> **DATA FOR ANALYSIS**:
● ● ● ● ● ● ●
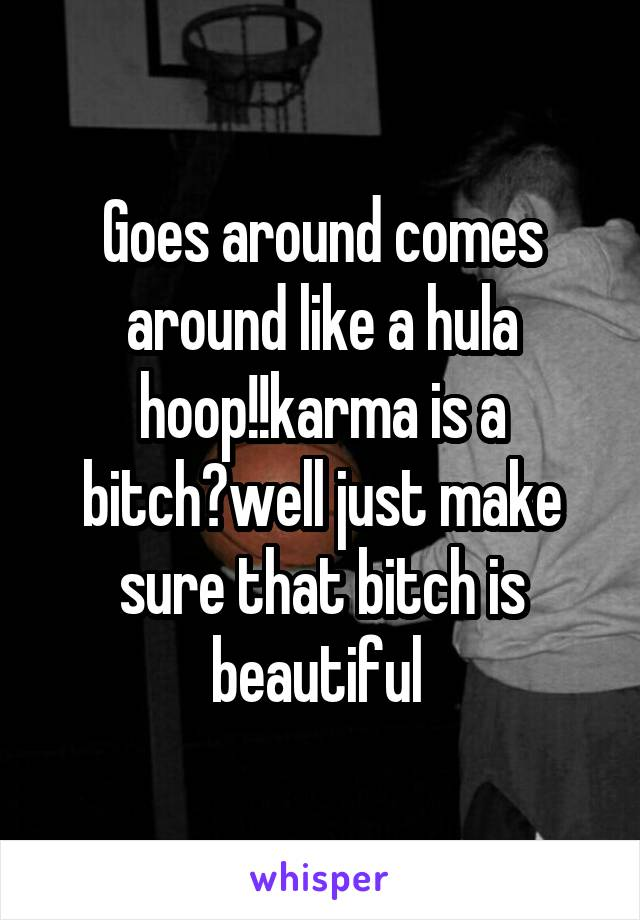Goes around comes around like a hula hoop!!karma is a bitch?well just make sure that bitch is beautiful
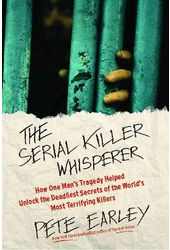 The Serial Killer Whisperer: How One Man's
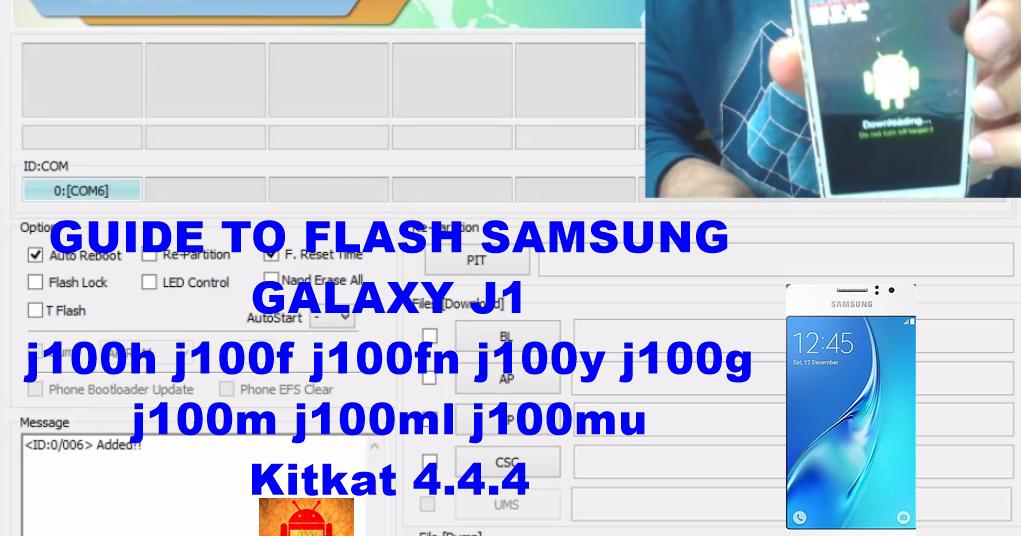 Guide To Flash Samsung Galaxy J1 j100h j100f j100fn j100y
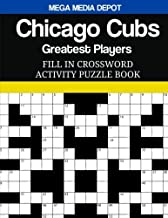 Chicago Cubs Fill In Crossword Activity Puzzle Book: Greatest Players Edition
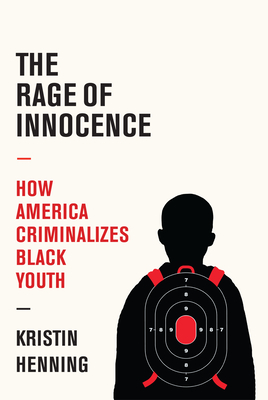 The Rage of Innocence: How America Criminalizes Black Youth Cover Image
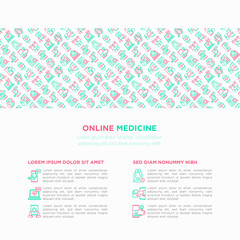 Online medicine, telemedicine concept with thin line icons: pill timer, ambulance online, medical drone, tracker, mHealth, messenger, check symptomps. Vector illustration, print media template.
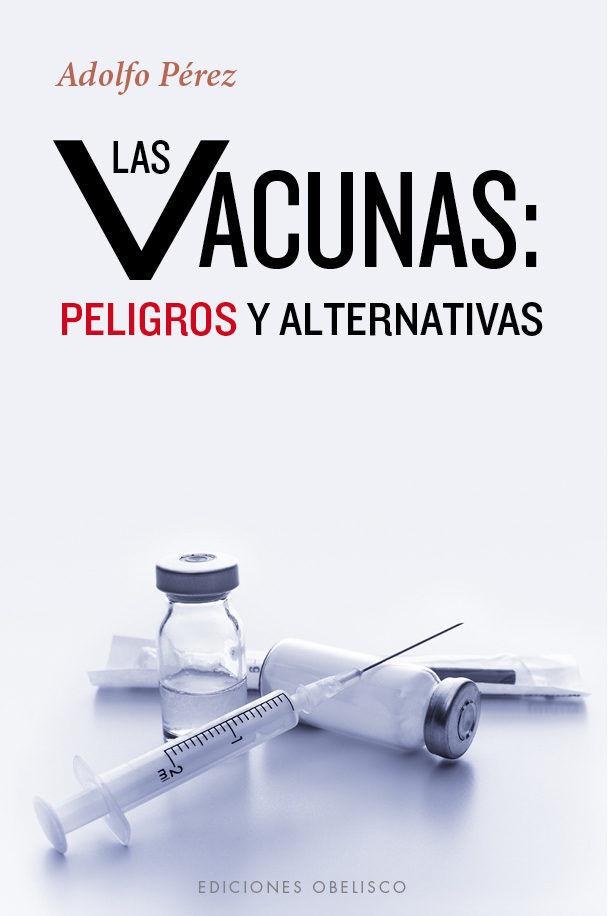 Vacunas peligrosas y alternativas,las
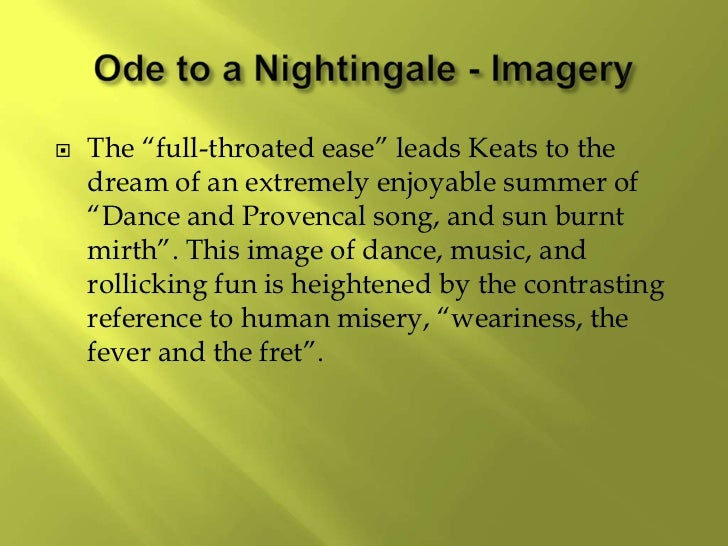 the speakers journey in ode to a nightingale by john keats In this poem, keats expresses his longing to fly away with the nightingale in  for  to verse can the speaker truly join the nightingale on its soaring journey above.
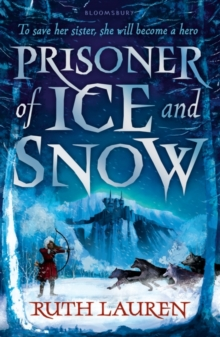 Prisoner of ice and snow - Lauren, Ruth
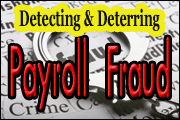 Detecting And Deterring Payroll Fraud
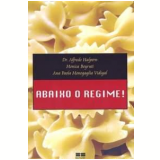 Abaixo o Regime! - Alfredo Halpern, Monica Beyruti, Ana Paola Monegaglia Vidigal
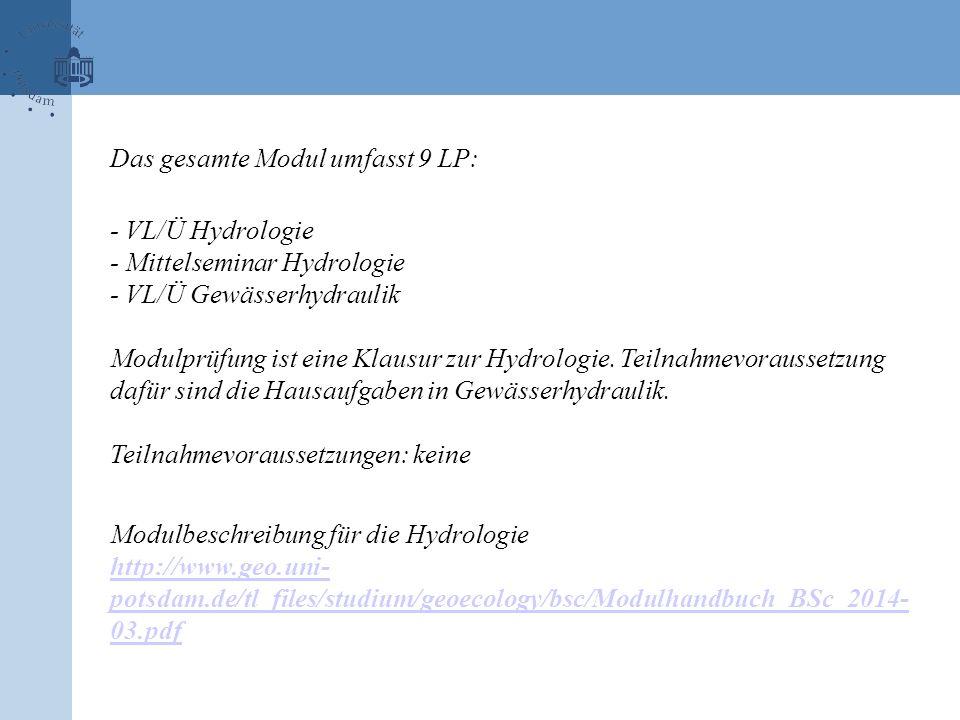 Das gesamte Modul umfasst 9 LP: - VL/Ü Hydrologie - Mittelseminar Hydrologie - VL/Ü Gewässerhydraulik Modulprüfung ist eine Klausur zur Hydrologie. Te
● ● ● ● ● ● ●
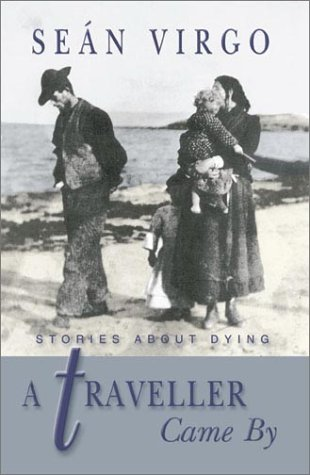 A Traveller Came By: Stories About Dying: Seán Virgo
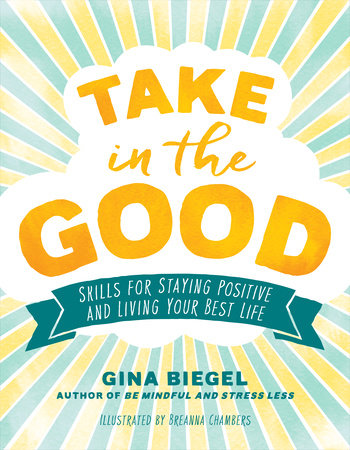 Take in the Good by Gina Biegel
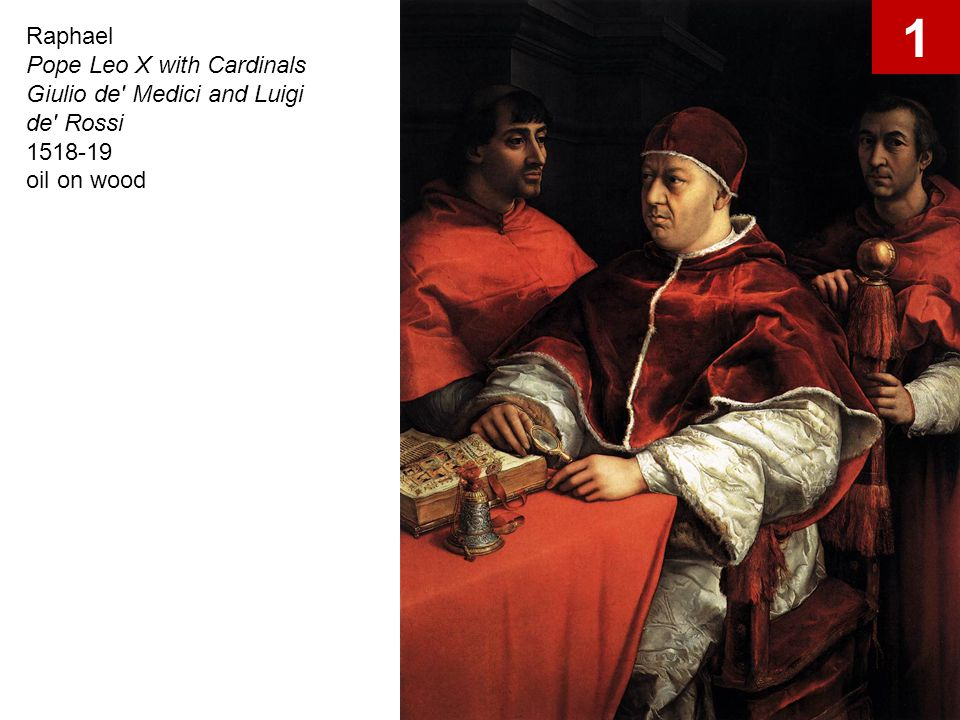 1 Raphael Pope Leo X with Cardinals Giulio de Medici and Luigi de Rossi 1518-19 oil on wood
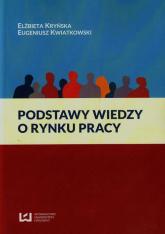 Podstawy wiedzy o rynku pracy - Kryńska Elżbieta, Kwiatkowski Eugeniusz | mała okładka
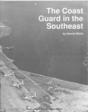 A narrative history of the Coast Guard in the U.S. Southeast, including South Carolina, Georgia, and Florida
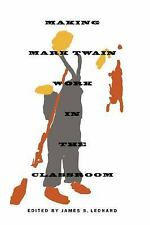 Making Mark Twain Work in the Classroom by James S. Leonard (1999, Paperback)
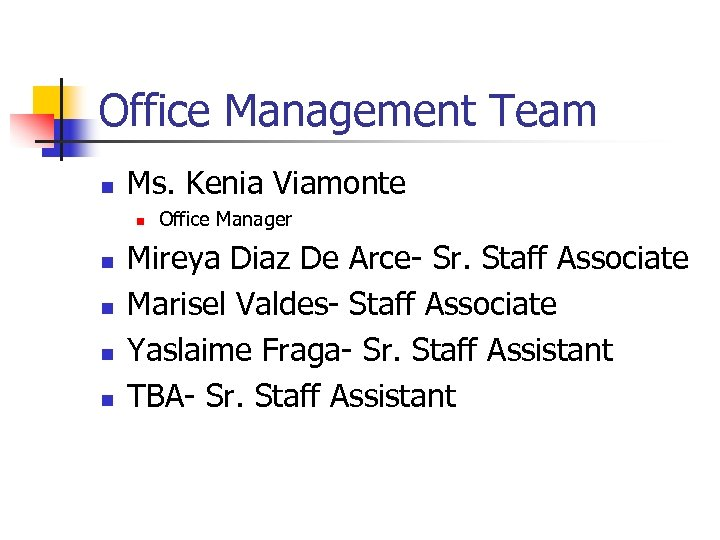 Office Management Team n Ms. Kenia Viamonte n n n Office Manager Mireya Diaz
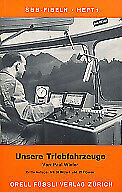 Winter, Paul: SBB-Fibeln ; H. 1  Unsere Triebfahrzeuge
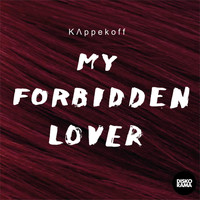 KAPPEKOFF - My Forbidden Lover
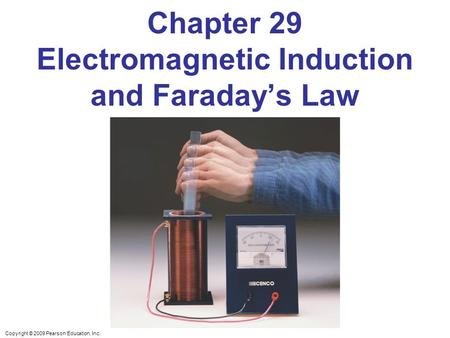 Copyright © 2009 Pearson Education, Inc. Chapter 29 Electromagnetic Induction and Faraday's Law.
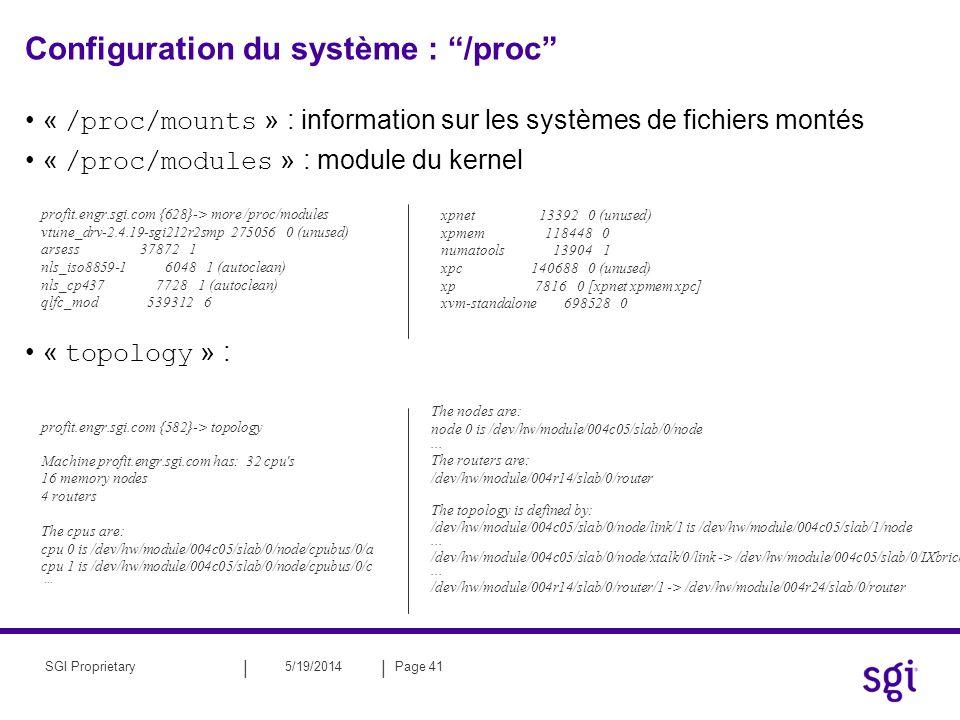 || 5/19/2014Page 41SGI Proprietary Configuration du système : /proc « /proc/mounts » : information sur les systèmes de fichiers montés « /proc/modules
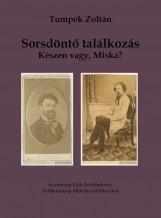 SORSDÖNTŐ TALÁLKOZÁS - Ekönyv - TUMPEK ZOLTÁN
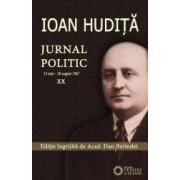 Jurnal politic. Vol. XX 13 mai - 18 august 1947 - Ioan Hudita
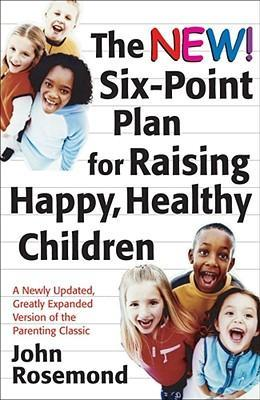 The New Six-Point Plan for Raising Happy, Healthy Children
● ● ● ● ● ● ●
> **TASK TO CARRY OUT**:
In the data above, find the line with "Copyright © 2009" and the line with "The New Six-Point". Please copy exactly those two lines and every line between them, but not the pictures.

> **ANSWER TO THE PROBLEM**:
 Copyright © 2009 Pearson Education, Inc. Chapter 29 Electromagnetic Induction and Faraday's Law.
 || 5/19/2014Page 41SGI Proprietary Configuration du système : /proc « /proc/mounts » : information sur les systèmes de fichiers montés « /proc/modules
 SORSDÖNTŐ TALÁLKOZÁS - Ekönyv - TUMPEK ZOLTÁN
 Jurnal politic. Vol. XX 13 mai - 18 august 1947 - Ioan Hudita
 The New Six-Point Plan for Raising Happy, Healthy Children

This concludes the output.